◆ **Written exercise**
Restate, word for word, every line of the data.

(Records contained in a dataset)
+ + +

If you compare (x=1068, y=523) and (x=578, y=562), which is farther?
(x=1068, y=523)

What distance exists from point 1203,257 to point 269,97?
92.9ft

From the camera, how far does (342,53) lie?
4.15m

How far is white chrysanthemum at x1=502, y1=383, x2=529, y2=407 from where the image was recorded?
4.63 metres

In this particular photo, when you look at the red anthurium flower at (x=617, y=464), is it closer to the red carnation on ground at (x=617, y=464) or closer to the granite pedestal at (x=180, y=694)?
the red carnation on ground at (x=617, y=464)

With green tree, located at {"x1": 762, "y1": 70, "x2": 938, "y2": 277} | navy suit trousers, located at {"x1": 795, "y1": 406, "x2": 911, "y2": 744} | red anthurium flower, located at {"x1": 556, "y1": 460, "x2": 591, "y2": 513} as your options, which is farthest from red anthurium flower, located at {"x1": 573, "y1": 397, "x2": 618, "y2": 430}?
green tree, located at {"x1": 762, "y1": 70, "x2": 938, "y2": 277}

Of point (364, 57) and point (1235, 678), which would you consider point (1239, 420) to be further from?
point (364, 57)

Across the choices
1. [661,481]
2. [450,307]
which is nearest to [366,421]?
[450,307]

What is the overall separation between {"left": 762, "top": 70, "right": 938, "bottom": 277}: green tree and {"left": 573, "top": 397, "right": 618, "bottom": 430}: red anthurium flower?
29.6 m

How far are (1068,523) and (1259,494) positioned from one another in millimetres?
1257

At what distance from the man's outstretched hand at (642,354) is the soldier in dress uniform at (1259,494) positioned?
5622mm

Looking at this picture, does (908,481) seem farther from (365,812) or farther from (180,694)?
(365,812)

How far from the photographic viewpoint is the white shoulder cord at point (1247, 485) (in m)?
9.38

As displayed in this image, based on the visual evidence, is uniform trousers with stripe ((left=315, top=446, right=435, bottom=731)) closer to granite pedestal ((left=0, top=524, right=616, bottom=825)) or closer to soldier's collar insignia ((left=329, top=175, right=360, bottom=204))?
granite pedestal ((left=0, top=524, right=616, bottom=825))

+ + +

◆ **Correct answer**
If you compare (x=1068, y=523) and (x=578, y=562), which is farther?
(x=1068, y=523)

What distance exists from point 1203,257 to point 269,97?
92.9ft

From the camera, how far does (342,53) lie?
4.15m

How far is white chrysanthemum at x1=502, y1=383, x2=529, y2=407 from where the image was recorded?
4.63 metres

In this particular photo, when you look at the red anthurium flower at (x=617, y=464), is it closer to the red carnation on ground at (x=617, y=464) or closer to the granite pedestal at (x=180, y=694)?
the red carnation on ground at (x=617, y=464)

With green tree, located at {"x1": 762, "y1": 70, "x2": 938, "y2": 277} | navy suit trousers, located at {"x1": 795, "y1": 406, "x2": 911, "y2": 744} | red anthurium flower, located at {"x1": 556, "y1": 460, "x2": 591, "y2": 513} as your options, which is farthest from red anthurium flower, located at {"x1": 573, "y1": 397, "x2": 618, "y2": 430}?
green tree, located at {"x1": 762, "y1": 70, "x2": 938, "y2": 277}

Of point (364, 57) and point (1235, 678), which would you consider point (1239, 420) to be further from?
point (364, 57)

Across the choices
1. [661,481]
2. [450,307]
which is nearest to [366,421]?
[450,307]

What is the overall separation between {"left": 762, "top": 70, "right": 938, "bottom": 277}: green tree and {"left": 573, "top": 397, "right": 618, "bottom": 430}: red anthurium flower?
29.6 m

How far are (1068,523) and (1259,494) positioned from one another in millimetres?
1257

At what distance from the man's outstretched hand at (642,354) is the soldier in dress uniform at (1259,494) positioned?
5622mm

Looking at this picture, does (908,481) seem farther from (365,812) or farther from (180,694)?
(365,812)

How far from the photographic viewpoint is the white shoulder cord at point (1247, 485) (in m)?
9.38

As displayed in this image, based on the visual evidence, is uniform trousers with stripe ((left=315, top=446, right=435, bottom=731)) closer to granite pedestal ((left=0, top=524, right=616, bottom=825)) or closer to soldier's collar insignia ((left=329, top=175, right=360, bottom=204))?
granite pedestal ((left=0, top=524, right=616, bottom=825))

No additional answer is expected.